Casi se me atraganta el siguiente bocado. Estaba orgullosa de los tres, de cada uno más que del anterior. Con el último, estaba especialmente satisfecha, porque me había costado mucho y creía que había llegado a la cuasi perfección. Y de repente, mi idolatradísima abuela lo menospreciaba sin ni siquiera haberlo leído.
- No me parece justo que emitas un juicio así, sin haberlo leído siquiera…
- Y hasta podría no llegar a leerlo.- dijo con una sonrisa irónica.
- ¡Abuela!
Estaba horrorizada. Por momentos, mi abuela se volvía una replicante de mi madre, nunca del todo satisfecha con lo que yo hacía.

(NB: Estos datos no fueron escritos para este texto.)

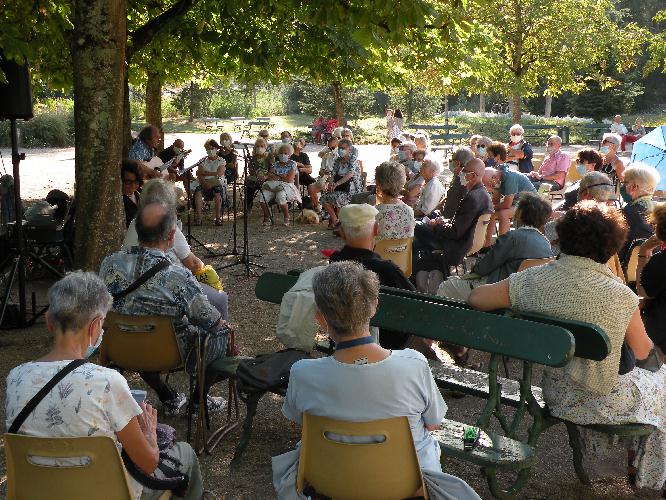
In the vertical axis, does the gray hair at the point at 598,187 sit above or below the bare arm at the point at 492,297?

Estuve a punto de salir corriendo, y si no lo hice fue porque llegó mi abuelo. Aunque lo cierto es que tampoco venía muy contento.
- Creo que vamos a tener que prohibir las fiestas en nuestro jardín, al menos en nuestra ausencia.- dijo al verme allí sentada.- ¿A quién se le ocurrió lanzar chispitas con la varita? Querían ponerme una multa los del Ayuntamiento por lanzar fuegos artificiales sin autorización.
Me puse un poco roja. No había bebido alcohol ni se me había roto ningún vaso. Pero sí había lanzado alguna que otra chispa al cielo. Decidí que era mejor marcharse antes de que fueran saliendo a la luz más trapos sucios de la famosa fiesta. Me excusé diciendo que tenía una reunión, lo cual era una verdad como un templo. Eran las once y cuarto cuando me aparecí en el Ministerio. Lo primero que hice fue correr al baño para comprobar si estaba mínimamente presentable para acudir a la Nunciatura.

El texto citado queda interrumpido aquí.